Sementara rezim Jokowi, yang dilihatnya sebagai rezim tersendiri yang juga berwatak ‘neoliberal’, menelurkan satu UU sapu jagad, UU Cipta Kerja yang membuat posisi negara semakin lemah, termasuk dalam pengelolaan energi. Semua UU sektoral yang menghambat investasi asing dipangkas dan diatur dalam UU sapu jagad ini.
Ia mengatakan bahwa salah satu kebijakan yang dilahirkan oleh Pemerintahan Jokowi adalah hilirisasi nikel melalui skema PSN (Proyek Strategis Nasional). Industri yang masuk dalam skema ini diberi banyak kemudahan, seperti perizinan-perizinan dan pengadaan tanah dalam skala luas untuk industri, serta bebas royalti. Hal ini sudah terjadi di Bantaeng, dengan beroperasinya smelter-smelter nikel yang dikuasai China di Kawasan Industri Bantaeng melalui skema investasi.

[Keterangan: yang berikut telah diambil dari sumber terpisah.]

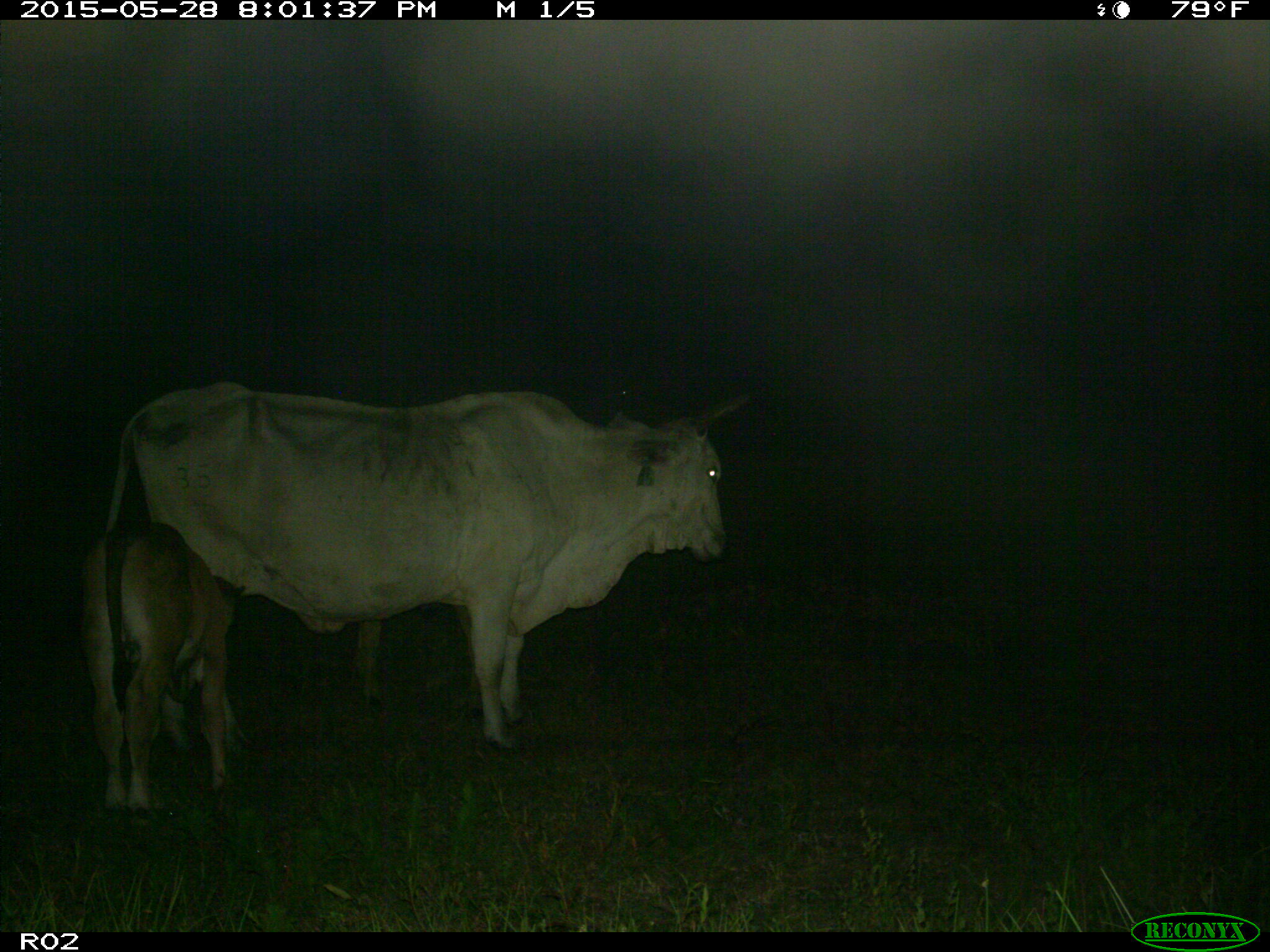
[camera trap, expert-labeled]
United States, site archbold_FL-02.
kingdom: Animalia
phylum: Chordata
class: Mammalia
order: Artiodactyla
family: Bovidae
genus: Bos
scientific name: Bos taurus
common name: domestic cow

“Transisi energi ini sebaiknya tidak dilihat sebagai ‘business as usual’ atau barang dagangan semata, tetapi sebagai hak dasar … Jangan selalu kekayaan alam itu diperdagangkan,” tegas Dosen Antropologi UINAM tersebut.
Beberapa respon kemudian bermunculan dari mahasiswa dan mahasisiwi yang sebagian besar adalah Generasi Z. Mereka menyoroti bahaya dari PLTU Captive ini dan menunjukkan kekhawatiran atas apa yang akan diwariskan kepada mereka. Salah seorang mahasiswa, Dzakar Aulia, mengajukan sebuah saran dan tindakan-tindakan sederhana yang bisa dilakukan untuk menghadapinya.

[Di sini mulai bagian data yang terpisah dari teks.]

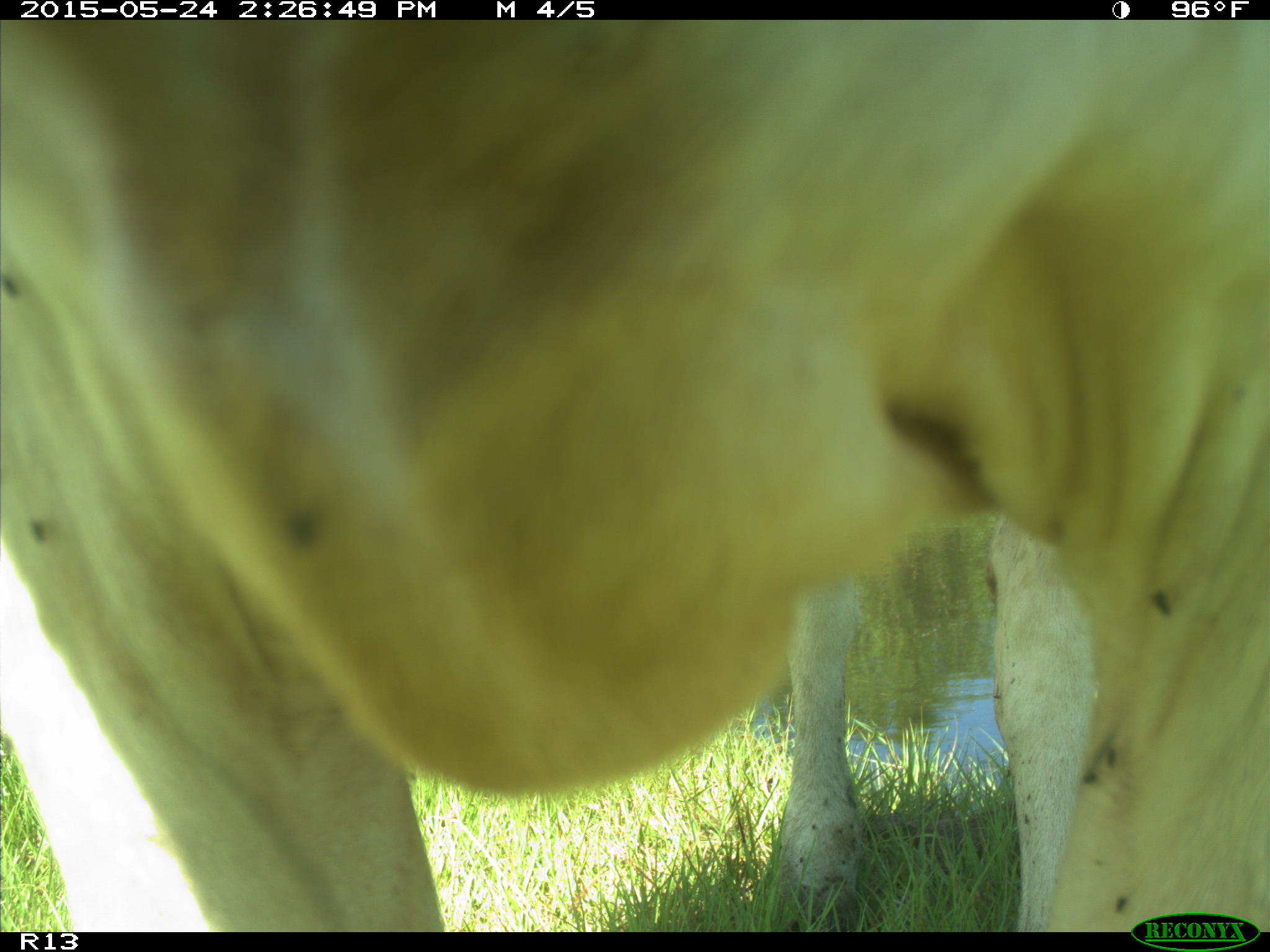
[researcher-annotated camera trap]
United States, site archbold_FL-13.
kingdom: Animalia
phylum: Chordata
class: Mammalia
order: Artiodactyla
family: Bovidae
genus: Bos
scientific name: Bos taurus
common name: domestic cow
Bos taurus (domestic cow).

“Kita ini generasi muda selalu ikuti apa yang trend, saya sebut kita ini generasi viral, apa yang viral itu kita ikuti lagi … Bagaimana kalau kita, saya tawarkan ke teman-teman yang ada di sini, bukan hanya bertukar pikiran di forum ini, bukan hanya lewat lisan saja, tapi kita implementasikan dalam kehidupan sehari-hari trend-trend positif tentang lingkungan lalu kita viralkan hal ini, di sosial media,” ungkapnya.
Pemuda jurusan Tafsir ini juga menyebutkan bahwa dalam agamanya, ia diajarkan jika manusia berbuat kerusakan di muka bumi, maka dampaknya itu akan kembali ke manusia, bahkan jika orang lain yang berbuat.

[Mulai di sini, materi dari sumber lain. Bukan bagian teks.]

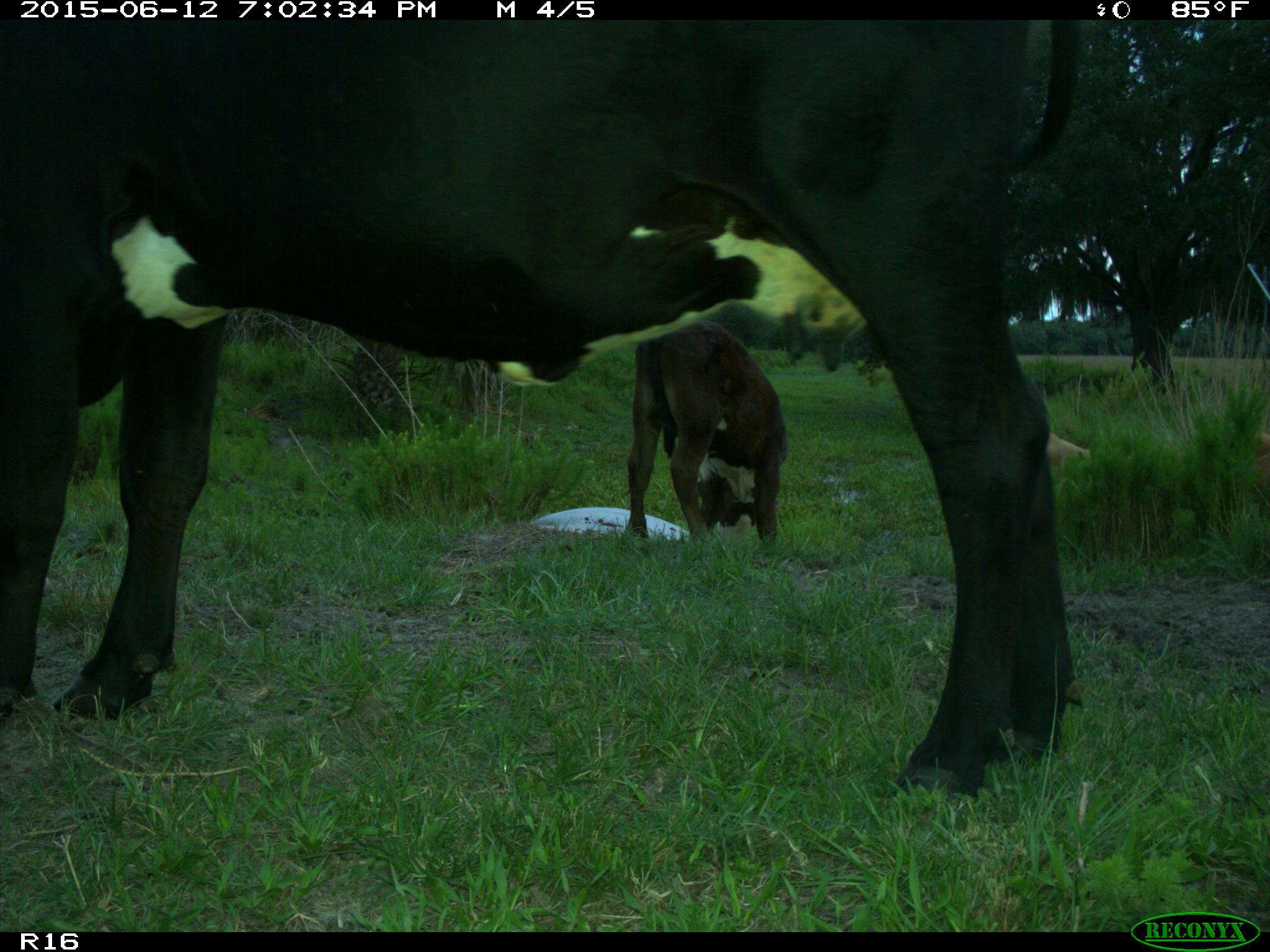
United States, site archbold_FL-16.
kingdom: Animalia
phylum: Chordata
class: Mammalia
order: Artiodactyla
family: Bovidae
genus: Bos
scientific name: Bos taurus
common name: domestic cow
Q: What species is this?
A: Bos taurus (domestic cow).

Salah satu mahasiswi asal Bantaeng, Auradita Citra, mengungkapkan bahwa apa yang terjadi di Kawasan Industri Bantaeng, lokasi smelter-smelter nikel beroperasi, memang sangat berdampak pada lingkungan dan kehidupan warga sekitar, meski telah ada beberapa kompensasi-kompensasi, namun menurutnya itu belum sebanding dengan kerusakan yang ada. Kompensasi dilihatnya hanya sebagai pemanis dari oligarki untuk memuluskan kepentingannya.
Selain itu, Winda Wulandari, mahasiswa Kesmas UIN, menganggap jika Gen-Z itu adalah generasi yang peka terhadap persoalan sosial dan lingkungan, sehingga generasi ini sebenarnya punya potensi besar dan peranan penting sebagai agen perubahan dalam menghadapi krisis-krisis hari ini dan ketidakpastian ekonomi, sosial, dan lingkungan di masa mendatang.